O desenvolvimento horizontal da Figura reclinada provoca, em Moore, a sensação do desdobrar-se da forma não para o alto, mas para diante: as esculturas que ele cria ao longo dos anos têm o claro propósito de explorar esse desdobramento horizontal dos volumes, como movimento virtual. Não será certamente por acaso que uma de suas obras, expostas no Paço Imperial, intitula-se Large slow form, ou seja, Grande forma lenta, numa alusão à expressão slow motion (movimento lento). Esse desdobrar-se horizontal da forma o conduz a acentuar o contraste entre os volumes que constituem a escultura, como um encadeamento de volumes em slow motion.
Chega um momento em que, nesse desdobrar-se, a forma se fragmenta e torna-se uma justaposição de volumes independentes. Entre os dois extremos – da “figura reclinada” horizontal única desdobrada em volumes e a forma fragmentada – há uma rica variação de “figuras reclinadas” em que a invenção plástica de Henry Moore cria formas inusitadas, onde o vazio e a figura, transfigurada, gera insólita beleza.
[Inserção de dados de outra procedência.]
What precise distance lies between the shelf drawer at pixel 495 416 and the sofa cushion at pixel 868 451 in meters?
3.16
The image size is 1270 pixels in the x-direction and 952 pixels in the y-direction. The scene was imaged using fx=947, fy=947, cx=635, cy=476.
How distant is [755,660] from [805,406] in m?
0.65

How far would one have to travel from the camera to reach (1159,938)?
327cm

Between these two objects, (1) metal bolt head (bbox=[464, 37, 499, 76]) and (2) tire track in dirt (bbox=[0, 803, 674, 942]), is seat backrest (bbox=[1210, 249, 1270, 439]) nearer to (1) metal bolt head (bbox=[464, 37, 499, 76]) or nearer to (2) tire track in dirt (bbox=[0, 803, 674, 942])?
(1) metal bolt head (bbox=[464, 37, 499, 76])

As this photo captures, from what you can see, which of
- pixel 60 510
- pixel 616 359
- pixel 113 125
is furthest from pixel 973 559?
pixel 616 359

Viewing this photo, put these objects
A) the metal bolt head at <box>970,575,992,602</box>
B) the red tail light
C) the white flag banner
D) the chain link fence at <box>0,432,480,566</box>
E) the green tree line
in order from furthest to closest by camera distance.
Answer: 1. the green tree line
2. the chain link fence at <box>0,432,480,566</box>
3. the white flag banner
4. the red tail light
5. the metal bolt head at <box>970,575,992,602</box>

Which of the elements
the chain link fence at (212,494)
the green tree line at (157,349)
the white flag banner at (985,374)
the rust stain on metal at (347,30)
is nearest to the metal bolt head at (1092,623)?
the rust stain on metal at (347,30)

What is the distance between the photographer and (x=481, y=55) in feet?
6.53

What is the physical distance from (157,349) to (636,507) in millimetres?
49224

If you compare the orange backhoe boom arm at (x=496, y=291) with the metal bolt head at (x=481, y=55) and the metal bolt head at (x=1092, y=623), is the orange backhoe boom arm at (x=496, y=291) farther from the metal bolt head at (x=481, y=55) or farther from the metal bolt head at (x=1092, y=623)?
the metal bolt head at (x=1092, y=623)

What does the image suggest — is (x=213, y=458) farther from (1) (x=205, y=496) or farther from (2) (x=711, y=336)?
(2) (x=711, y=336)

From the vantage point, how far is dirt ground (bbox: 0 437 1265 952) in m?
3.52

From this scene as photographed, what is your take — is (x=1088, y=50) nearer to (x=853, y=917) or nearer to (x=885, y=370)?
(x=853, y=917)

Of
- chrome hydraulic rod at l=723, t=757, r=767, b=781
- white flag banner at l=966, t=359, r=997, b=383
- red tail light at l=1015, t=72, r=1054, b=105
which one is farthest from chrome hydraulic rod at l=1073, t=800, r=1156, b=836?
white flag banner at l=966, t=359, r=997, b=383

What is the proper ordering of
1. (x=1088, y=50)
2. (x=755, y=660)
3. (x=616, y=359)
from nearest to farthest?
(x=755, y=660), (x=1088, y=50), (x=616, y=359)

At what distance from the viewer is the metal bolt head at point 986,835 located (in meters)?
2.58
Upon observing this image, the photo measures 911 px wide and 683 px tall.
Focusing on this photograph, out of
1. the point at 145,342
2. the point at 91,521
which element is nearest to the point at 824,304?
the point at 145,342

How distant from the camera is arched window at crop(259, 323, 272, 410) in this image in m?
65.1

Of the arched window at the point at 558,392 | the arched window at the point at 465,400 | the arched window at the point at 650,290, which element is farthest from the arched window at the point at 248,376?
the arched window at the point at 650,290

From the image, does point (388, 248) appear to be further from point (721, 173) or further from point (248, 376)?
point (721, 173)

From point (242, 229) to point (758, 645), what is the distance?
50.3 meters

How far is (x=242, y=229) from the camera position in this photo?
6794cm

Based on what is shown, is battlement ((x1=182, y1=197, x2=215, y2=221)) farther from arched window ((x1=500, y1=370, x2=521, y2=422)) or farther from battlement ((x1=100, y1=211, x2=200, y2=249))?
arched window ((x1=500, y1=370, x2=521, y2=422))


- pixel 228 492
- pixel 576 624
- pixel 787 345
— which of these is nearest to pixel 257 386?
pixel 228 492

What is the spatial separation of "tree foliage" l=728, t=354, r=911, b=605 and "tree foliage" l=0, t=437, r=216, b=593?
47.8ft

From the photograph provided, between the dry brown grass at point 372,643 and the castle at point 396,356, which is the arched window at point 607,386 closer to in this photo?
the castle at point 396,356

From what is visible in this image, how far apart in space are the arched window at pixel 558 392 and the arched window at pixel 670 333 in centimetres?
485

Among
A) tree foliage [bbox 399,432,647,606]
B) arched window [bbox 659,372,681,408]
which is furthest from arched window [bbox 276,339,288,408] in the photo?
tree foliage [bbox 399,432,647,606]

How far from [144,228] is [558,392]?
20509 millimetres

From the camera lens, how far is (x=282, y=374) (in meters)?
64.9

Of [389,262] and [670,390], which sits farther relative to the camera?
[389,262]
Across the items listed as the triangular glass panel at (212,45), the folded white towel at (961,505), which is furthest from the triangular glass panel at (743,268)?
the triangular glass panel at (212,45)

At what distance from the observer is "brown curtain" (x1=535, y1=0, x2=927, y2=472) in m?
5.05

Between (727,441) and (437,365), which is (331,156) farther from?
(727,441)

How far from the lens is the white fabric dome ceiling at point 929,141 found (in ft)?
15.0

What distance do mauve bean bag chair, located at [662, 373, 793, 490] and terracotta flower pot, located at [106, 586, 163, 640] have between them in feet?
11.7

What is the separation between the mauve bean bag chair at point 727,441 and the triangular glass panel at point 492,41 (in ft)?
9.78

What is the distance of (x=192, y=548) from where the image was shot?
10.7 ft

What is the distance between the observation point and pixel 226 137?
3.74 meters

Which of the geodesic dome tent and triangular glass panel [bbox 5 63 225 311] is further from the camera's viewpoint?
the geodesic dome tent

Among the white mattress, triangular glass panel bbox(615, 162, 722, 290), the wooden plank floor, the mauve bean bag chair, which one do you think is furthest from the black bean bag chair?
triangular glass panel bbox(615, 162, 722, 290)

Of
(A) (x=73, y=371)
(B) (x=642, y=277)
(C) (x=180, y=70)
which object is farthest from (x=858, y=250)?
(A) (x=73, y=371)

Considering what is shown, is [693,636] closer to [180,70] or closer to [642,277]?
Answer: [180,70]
O trabalho de Moore com a figura humana é uma permanente reinvenção desta, que aos poucos se abre para acolher outra forma menor (à semelhança de útero que abrigasse um feto), dando origem a uma nova exploração das relações do dentro e do fora, do vazio e do prenhe. Em alguns casos, Moore abandona a figura para criar formas totalmente abstratas, marcadas pela tensão interna da forma.
Mas essas são apenas algumas das linhas de criação deste artista, cuja obra prolífera e vital veio enriquecer o universo escultórico do último século, melhor dizendo, veio enriquecer o universo imaginário da humanidade.